**Goal of the exercise:** Copy every line of the data that includes the string "camera".

**Supplied records:**
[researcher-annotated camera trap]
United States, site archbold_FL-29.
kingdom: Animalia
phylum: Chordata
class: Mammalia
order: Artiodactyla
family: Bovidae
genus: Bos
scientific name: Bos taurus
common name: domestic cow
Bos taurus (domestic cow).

==

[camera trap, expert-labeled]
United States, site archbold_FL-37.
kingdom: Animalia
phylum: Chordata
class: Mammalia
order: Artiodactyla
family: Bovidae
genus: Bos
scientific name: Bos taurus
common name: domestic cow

**Output of the task:**
[researcher-annotated camera trap]
[camera trap, expert-labeled]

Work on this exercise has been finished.